The claim of Shale, trustee, to be a secured creditor is not affected by any question of ultra vires. His contract was valid and effectual to create an equitable lien on the assigned accounts as between the parties, and the only objection to its enforcement against the proceeds of assigned contracts in the hands of the trustee, arises from the fact that the assignments were not perfected by notice to the debtors until shortly before the adjudication in bankruptcy, nor until after Shale, trustee, knew that the Barker Company was insolvent. Nevertheless the assignments were perfected before the proceedings in bankruptcy were begun, and the question then is whether an imperfect assignment of choses in action based upon a valuable and adequate consideration is invalid against creditors of a bankrupt, because not perfected by notice to the debtors until shortly before the filing of the petition in bankruptcy. We have recently had another phase of this same question before us in Bank of Buffalo v.Aetna Indemnity Co.,
Of course, a pledgee or assignee who gives a false credit to the pledgor or assignor by neglecting seasonably to perfect his rights may lose them, if others act upon the appearance of credit thus created. But there is no finding in this record that any false credit was given by the delay, or that any other creditor of the Barker Company has been misled, and no presumption of intent to hinder or defraud creditors arises from mere delay in perfecting an otherwise valid lien.Bank of Buffalo v.
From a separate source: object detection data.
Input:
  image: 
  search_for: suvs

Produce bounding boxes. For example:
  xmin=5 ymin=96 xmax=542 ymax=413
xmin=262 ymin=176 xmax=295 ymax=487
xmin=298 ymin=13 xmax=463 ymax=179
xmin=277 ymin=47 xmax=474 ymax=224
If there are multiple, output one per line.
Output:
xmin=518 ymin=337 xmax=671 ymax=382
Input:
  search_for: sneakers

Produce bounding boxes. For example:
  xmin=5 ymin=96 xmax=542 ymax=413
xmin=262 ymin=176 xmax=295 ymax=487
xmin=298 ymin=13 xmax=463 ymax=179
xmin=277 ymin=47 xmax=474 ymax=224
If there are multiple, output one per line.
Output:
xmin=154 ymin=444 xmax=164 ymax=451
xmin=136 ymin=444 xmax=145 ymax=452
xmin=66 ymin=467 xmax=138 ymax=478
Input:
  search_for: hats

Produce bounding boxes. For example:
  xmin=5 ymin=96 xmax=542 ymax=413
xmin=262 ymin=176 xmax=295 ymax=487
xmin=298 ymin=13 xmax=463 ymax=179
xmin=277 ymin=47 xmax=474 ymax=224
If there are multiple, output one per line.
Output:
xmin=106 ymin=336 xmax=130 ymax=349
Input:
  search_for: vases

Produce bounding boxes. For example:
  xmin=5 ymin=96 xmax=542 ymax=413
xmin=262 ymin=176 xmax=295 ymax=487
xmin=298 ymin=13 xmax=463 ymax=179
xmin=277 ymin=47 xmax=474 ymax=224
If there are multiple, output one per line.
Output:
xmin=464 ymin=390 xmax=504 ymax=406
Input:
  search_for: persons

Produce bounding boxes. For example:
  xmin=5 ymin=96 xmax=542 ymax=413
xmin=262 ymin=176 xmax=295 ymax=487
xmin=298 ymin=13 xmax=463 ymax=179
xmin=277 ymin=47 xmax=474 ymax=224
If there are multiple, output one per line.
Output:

Aetna Indemnity Co.,
There is error in part and the cause is remanded with directions to enter a judgment that the Commercial Security Company has no title to or lien upon any funds collected by Stewart N. Dunning, trustee in bankruptcy of the Barker Piano Company; and with direction to ascertain the amount of the Barker Piano Company's outstanding indebtedness for money and merchandise furnished to it by J. H. Shale, trustee, under the contract Exhibit S-1, with interest from the dates of the respective advances and deliveries; to render judgment that the moneys collected and to be collected by Stewart N. Dunning, trustee in bankruptcy of the Barker Piano Company, from contracts of conditional sale assigned to J. H. Shale, trustee, are and will be impressed with a lien in favor of Shale, trustee, to the extent of the amount so ascertained, and to render judgment that out of the proceeds of such assigned contracts collected and to be collected, J. H. Shale, trustee, recover of Stewart N. Dunning, trustee in bankruptcy, the amount so ascertained.
In this opinion the other judges concurred.